Which rows below contain the word "with"? Gather each of them and copy it out in full.

-- BEGIN --

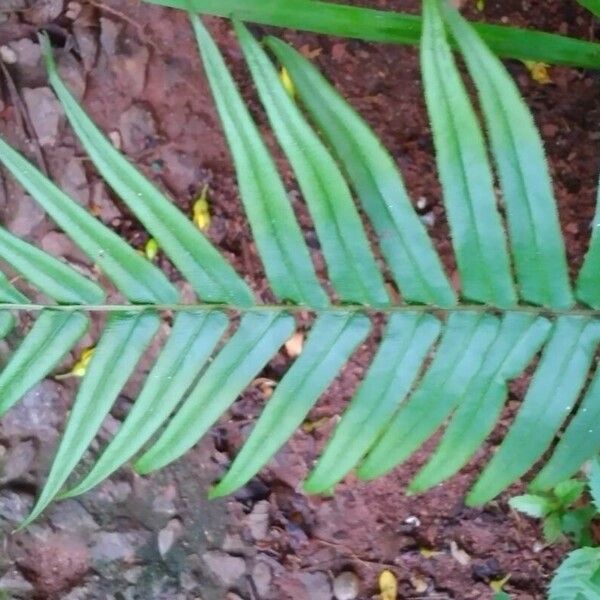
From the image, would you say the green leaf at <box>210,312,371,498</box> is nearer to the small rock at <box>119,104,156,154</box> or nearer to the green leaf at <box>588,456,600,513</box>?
the green leaf at <box>588,456,600,513</box>

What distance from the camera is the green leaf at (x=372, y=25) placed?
116cm

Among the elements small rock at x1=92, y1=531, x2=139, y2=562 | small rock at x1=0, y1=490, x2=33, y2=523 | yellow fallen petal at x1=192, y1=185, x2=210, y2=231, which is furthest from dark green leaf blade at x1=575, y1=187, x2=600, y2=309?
small rock at x1=0, y1=490, x2=33, y2=523

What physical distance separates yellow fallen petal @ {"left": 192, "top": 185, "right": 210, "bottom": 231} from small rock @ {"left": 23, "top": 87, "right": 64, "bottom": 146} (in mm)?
285

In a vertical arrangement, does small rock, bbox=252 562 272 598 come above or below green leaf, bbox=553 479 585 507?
below

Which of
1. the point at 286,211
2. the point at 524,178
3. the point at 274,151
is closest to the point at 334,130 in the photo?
the point at 286,211

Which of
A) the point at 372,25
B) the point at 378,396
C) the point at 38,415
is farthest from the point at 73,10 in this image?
the point at 378,396

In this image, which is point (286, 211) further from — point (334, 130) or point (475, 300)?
point (475, 300)

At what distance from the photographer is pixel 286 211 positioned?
100cm

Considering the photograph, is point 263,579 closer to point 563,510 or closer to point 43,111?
point 563,510

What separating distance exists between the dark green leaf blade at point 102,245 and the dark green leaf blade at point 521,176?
408mm

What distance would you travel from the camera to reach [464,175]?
3.17 feet

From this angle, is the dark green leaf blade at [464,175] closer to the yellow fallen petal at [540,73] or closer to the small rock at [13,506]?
the yellow fallen petal at [540,73]

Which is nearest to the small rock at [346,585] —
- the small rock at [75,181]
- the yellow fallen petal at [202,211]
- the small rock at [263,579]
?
the small rock at [263,579]

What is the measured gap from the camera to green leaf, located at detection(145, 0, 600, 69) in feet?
3.80
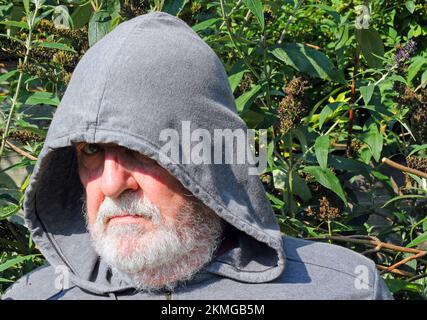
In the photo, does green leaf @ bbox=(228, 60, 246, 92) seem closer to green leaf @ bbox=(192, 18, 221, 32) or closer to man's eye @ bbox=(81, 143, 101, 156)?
green leaf @ bbox=(192, 18, 221, 32)

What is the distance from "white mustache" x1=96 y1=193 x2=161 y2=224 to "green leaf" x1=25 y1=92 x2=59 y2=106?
805mm

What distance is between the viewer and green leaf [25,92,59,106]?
2.66m

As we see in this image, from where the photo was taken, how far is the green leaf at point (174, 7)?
2717mm

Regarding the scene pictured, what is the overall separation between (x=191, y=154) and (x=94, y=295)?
1.53ft

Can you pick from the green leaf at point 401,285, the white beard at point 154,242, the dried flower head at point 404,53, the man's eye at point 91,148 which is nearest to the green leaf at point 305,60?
the dried flower head at point 404,53

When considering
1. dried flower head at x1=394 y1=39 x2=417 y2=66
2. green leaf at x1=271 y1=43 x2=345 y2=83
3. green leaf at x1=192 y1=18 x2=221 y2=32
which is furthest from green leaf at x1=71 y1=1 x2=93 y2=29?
dried flower head at x1=394 y1=39 x2=417 y2=66

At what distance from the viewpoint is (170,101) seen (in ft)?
6.23

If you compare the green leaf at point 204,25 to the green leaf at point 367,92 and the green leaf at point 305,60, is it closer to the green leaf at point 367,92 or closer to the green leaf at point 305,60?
the green leaf at point 305,60

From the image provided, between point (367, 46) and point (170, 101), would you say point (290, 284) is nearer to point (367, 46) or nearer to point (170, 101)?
point (170, 101)

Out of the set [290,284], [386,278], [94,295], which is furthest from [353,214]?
[94,295]

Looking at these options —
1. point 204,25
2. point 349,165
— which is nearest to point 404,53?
point 349,165

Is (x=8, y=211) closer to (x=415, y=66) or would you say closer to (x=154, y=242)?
(x=154, y=242)

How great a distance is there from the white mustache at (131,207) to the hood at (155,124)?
11 cm
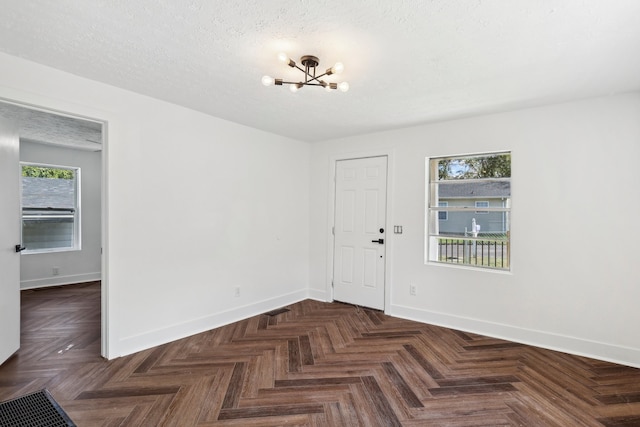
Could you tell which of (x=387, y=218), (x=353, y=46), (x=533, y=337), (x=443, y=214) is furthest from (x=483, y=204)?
(x=353, y=46)

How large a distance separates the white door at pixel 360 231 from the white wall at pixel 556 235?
446 mm

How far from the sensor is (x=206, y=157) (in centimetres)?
363

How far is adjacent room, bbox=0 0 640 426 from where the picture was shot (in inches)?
81.3

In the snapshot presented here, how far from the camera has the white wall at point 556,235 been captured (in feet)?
9.53

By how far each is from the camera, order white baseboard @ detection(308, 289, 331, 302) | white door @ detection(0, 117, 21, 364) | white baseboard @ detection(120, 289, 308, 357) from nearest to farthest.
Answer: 1. white door @ detection(0, 117, 21, 364)
2. white baseboard @ detection(120, 289, 308, 357)
3. white baseboard @ detection(308, 289, 331, 302)

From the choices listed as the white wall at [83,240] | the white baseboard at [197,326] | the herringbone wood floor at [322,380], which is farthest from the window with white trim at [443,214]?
the white wall at [83,240]

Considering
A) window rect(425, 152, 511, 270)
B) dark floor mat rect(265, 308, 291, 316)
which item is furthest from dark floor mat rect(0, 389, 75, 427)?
window rect(425, 152, 511, 270)

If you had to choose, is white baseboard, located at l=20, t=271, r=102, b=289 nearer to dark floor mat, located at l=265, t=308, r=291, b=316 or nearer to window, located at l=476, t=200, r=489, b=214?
dark floor mat, located at l=265, t=308, r=291, b=316

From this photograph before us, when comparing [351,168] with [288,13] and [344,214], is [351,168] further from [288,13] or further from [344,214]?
[288,13]

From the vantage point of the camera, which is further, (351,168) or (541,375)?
(351,168)

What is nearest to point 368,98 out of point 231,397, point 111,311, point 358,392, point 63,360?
point 358,392

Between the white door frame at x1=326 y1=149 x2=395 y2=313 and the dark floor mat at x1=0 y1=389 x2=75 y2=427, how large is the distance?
3.36m

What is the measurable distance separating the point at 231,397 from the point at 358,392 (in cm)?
93

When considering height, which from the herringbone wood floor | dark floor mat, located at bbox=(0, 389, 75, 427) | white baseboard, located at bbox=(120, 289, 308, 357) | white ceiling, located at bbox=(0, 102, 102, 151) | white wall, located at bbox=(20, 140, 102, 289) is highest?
white ceiling, located at bbox=(0, 102, 102, 151)
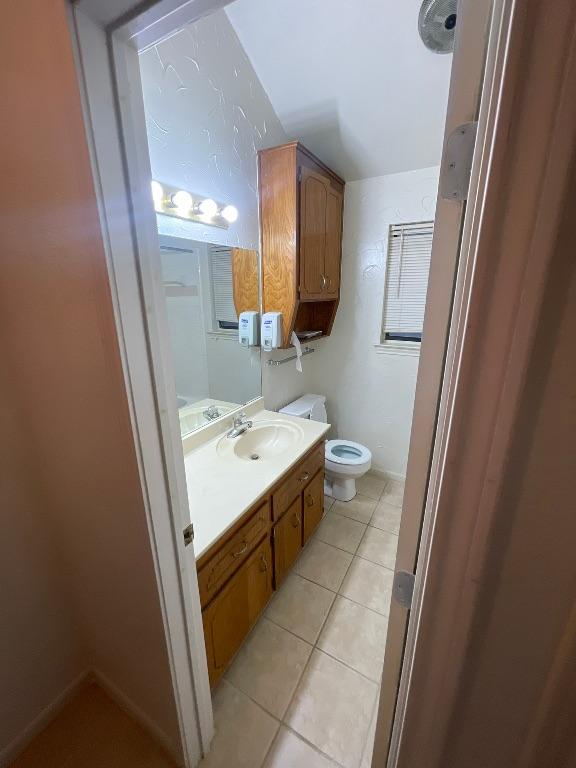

-- END --

EXPECTED OUTPUT:
From the choices listed as the white wall at [83,240] | the white baseboard at [197,326] | the herringbone wood floor at [322,380], which is farthest from the window with white trim at [443,214]?
From this photograph before us, when comparing [351,168] with [288,13] and [344,214], is [351,168] further from [288,13] or further from [344,214]?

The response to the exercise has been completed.